President Denis Sassou Nguesso did not finally receive the French Minister of Finance, Bruno Le Maire, during the meeting of the franc zone held on 12 and 13 April in Brazzaville. The French money-maker contented himself with a tête-à-tête with his Congolese counterpart, Calixte Ganongo, Minister of Finance and Budget.
Brazzaville was hoping for fresh money to absorb its budget crisis as part of the Yaoundé pledge of December 2016, when France had pledged 1 billion euros to the countries in the zone. But meanwhile, François Hollande was succeeded by Emmanuel Macron at the Elysee and Michel Sapin was replaced by Bruno Mayor in Bercy.

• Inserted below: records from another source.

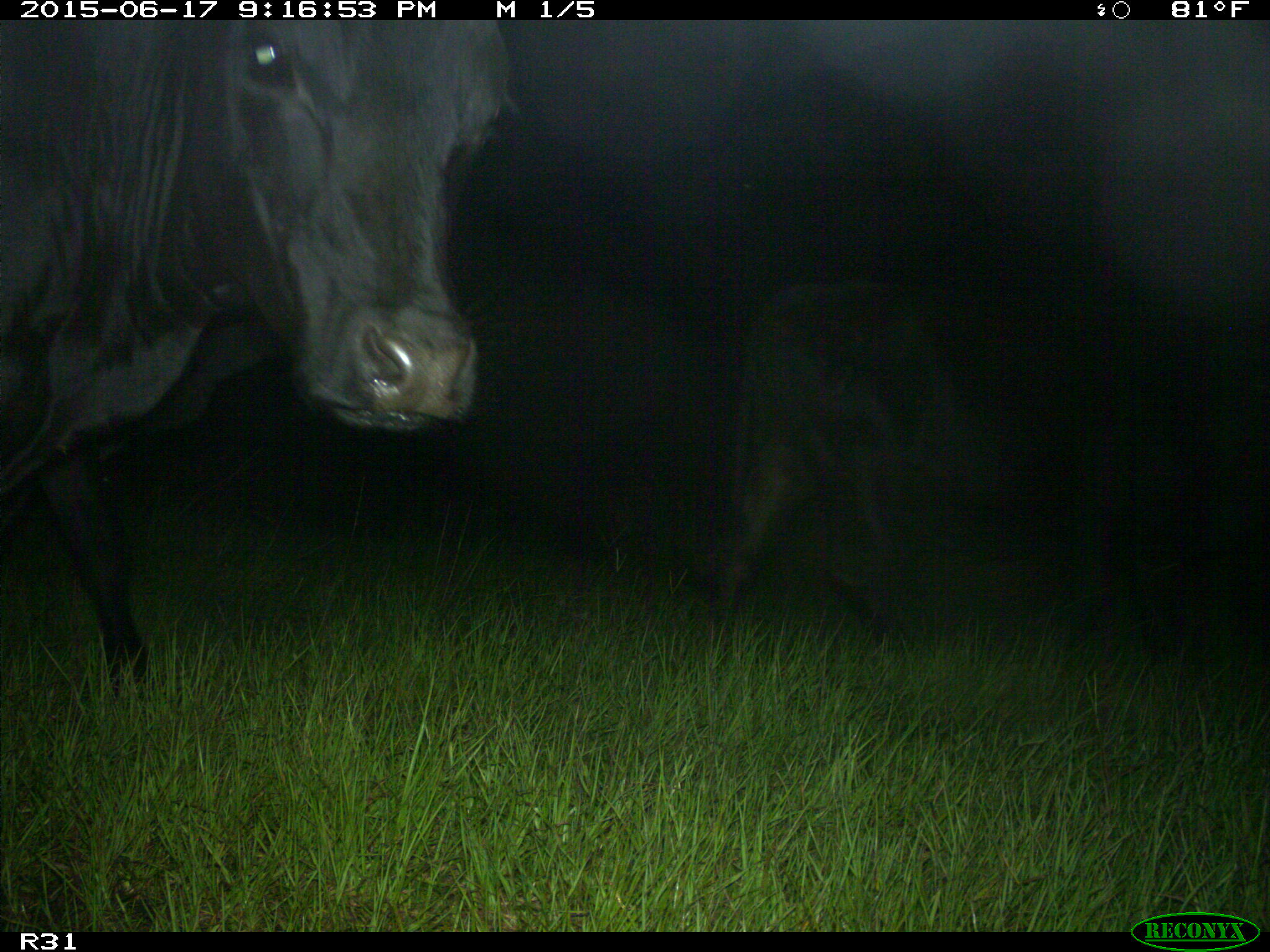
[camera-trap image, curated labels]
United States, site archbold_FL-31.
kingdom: Animalia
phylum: Chordata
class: Mammalia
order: Artiodactyla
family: Bovidae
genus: Bos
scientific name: Bos taurus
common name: domestic cow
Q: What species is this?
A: Bos taurus (domestic cow).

Regarding the Congo, Paris conditions the release of 135 million euros announced on the sidelines of the meeting at the conclusion of an agreement with the IMF, which is on mission in the country until 17 in the aim of concluding a program.
Due to a debt estimated at 120% of GDP, Congo is in a critical situation, the epicenter of a CEMAC (Community of Central African States) area growing by 0%, in contrast with the 6% earmarked. by the West African Economic and Monetary Union (WAEMU).
The problems of over-indebtedness and public deficits, which figure prominently in the final communiqué, are pushing certain agencies to shake the specter of devaluation. On the question, the French Minister has been clear in front of his peers and the governors of central banks: “There will be no devaluation” he hammered, being of the opinion that the common currency to the eight states of the West Africa, 6 Central African States and the Comoros, is not overvalued.
And to suggest a possible reform of the area, probably echoing the many criticisms of African economists including the current incarnated by the Togolese Kako Nubukpo: “The franc zone is a historical legacy. We are ready to change it if African countries so wish. The same currency area provides stability. Clearly, Paris sends the ball of reforms to its African partners.